一定のバイラリティー値を超える十分に伝染的なナラティブは、いわゆるナラティブヒステリシスと呼ばれる現象を引き起こす可能性がある。一回限りのショックによって楽観主義または悲観主義が現実を生み出し、そうした期間が安定的に続くのである。こうしたシナリオでは、強力なフィードバックループがある。経済パフォーマンスがナラティブの材料となり、そのナラティブが経済パフォーマンスを強化する。こうした知見は、ナラティブが経済にどの程度影響するかを正確に突き止める重要性を浮き彫りにしている。
ナラティブは米国経済をどれだけ強力に動かしているのだろうか。われわれのモデルと実証的測定結果を用いると、1995年以降の米国の景気循環の変動における約20%がナラティブによって説明されると推定される。とりわけ、2000年代初頭の景気後退の約32%と、2008年から2009年の大不況の約18%をナラティブが説明していると推定される。これは、テクノロジーに関する楽観主義の伝染的なナラティブが1990年代のドットコムバブルと2000年代半ばの住宅バブルを煽ったという考えと一致する。崩壊と絶望の伝染的なナラティブは、それぞれの暴落につながった。

**提供データ**
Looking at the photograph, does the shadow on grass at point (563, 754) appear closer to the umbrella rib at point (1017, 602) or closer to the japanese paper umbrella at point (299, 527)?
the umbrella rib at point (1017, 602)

**課題文**
ナラティブと経済に関する本文を、一字も変えずにそのまま全部繰り返してくれますか？

**演習解答**
一定のバイラリティー値を超える十分に伝染的なナラティブは、いわゆるナラティブヒステリシスと呼ばれる現象を引き起こす可能性がある。一回限りのショックによって楽観主義または悲観主義が現実を生み出し、そうした期間が安定的に続くのである。こうしたシナリオでは、強力なフィードバックループがある。経済パフォーマンスがナラティブの材料となり、そのナラティブが経済パフォーマンスを強化する。こうした知見は、ナラティブが経済にどの程度影響するかを正確に突き止める重要性を浮き彫りにしている。
ナラティブは米国経済をどれだけ強力に動かしているのだろうか。われわれのモデルと実証的測定結果を用いると、1995年以降の米国の景気循環の変動における約20%がナラティブによって説明されると推定される。とりわけ、2000年代初頭の景気後退の約32%と、2008年から2009年の大不況の約18%をナラティブが説明していると推定される。これは、テクノロジーに関する楽観主義の伝染的なナラティブが1990年代のドットコムバブルと2000年代半ばの住宅バブルを煽ったという考えと一致する。崩壊と絶望の伝染的なナラティブは、それぞれの暴落につながった。